EXERCISE MATERIALS:
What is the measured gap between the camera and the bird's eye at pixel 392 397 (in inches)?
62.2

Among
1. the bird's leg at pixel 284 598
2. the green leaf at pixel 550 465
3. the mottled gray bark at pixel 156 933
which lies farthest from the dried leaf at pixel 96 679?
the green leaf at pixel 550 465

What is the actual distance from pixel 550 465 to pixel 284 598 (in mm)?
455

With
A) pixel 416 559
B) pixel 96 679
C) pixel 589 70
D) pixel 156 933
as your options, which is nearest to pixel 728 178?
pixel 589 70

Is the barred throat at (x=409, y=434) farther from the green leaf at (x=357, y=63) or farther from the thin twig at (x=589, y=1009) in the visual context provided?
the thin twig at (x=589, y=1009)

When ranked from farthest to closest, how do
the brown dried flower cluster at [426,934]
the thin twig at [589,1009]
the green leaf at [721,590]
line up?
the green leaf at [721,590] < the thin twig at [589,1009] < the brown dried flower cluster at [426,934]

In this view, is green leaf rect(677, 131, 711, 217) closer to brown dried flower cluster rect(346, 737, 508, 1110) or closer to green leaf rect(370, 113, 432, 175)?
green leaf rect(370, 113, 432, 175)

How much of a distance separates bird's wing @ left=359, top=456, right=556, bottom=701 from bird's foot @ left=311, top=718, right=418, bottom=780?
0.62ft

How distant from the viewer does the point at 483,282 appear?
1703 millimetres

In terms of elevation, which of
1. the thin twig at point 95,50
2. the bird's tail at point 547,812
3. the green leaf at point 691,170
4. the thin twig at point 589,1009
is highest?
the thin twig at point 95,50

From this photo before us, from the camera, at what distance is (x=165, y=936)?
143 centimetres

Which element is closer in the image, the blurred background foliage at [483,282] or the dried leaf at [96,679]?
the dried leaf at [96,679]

* * *

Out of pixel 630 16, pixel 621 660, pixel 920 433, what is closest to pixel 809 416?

* * *

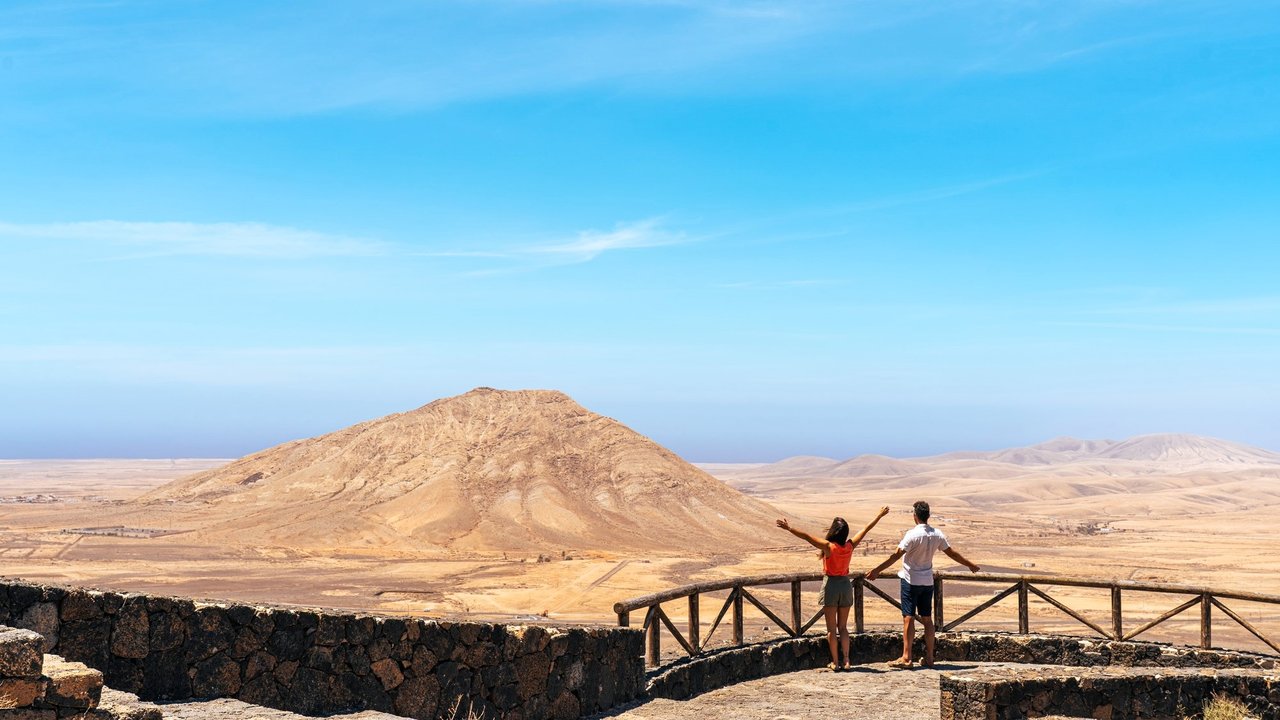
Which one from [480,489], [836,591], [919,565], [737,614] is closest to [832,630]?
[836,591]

DIRECTION:
Please gather every line in the records above that contains the word "bird", and copy each of those lines in full.

COMPLETE OUTPUT:
What is the measured gap between the camera and the bird's eye at pixel 392 397 (in inches)?
1. the bird's leg at pixel 284 598
How much of a distance separates bird's wing @ left=359, top=456, right=556, bottom=701 from bird's foot @ left=311, top=718, right=418, bottom=780?
2. the bird's tail at point 547,812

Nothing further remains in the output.